[START EXCERPTED PASSAGE]
The United States national beach handball team (USA Beach Handball) is the national team of the United States. It is governed by USA Team Handball and takes part in international beach handball competitions.

Restart of the program in 2015
In May 2015, USA Team Handball officially decided to start an international beach handball program under the direction of former Olympic USA Team Handball player and coach Dennis Burkholtz. On the day the program was announced, former USA National Team player for indoor handball Mike Hinson, approached Dennis about starting a program and coaching a team based out of Southern California. Coach Hinson, having played beach handball for 14 years, knew about beach handball and believed the United States could put together a team that could compete at the highest level pretty quickly. In September 2015, USA Team Handball announced Mike Hinson as the head coach of the USA Men Beach Handball Team. Based out of Hermosa Beach California, Coach Hinson began recruiting athletes from all different athletic backgrounds. He brought in a former 2012 Olympic goalie from USA Water Polo, a Dodgeball World Champion, several current and former USA Team Handball players, a former Division 1 Quarterback, a former division 1 Basketball Center and a current collegiate Lacrosse player, among others.
[END EXCERPTED PASSAGE]
[START PROVIDED MATERIAL]
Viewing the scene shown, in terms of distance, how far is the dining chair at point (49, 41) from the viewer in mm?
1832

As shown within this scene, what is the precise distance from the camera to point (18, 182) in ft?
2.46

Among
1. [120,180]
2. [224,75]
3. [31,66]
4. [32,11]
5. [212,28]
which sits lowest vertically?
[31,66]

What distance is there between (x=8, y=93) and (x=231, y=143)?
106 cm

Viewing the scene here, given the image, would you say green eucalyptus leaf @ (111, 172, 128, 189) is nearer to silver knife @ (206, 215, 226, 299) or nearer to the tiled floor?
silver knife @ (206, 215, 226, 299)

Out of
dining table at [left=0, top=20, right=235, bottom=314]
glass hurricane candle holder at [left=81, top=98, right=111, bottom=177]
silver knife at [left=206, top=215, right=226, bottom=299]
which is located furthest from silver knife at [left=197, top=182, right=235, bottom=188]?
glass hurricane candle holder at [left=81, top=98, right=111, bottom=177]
[END PROVIDED MATERIAL]
SET EXERCISE 1 -
Answer these questions from the beach handball passage:
(a) Which organization governs the team?
(b) Under whose direction was the international program started in May 2015?
(c) For how many years had Mike Hinson played beach handball?
SET EXERCISE 2 -
Copy the beach handball passage starting with "The United States national" and going on through "beach handball competitions.", swapping "governed" for "overseen".
The rows are drawn from a separate source.

COMPLETE RESPONSE 1 -
(a) USA Team Handball
(b) Dennis Burkholtz
(c) 14 years

COMPLETE RESPONSE 2 -
The United States national beach handball team (USA Beach Handball) is the national team of the United States. It is overseen by USA Team Handball and takes part in international beach handball competitions.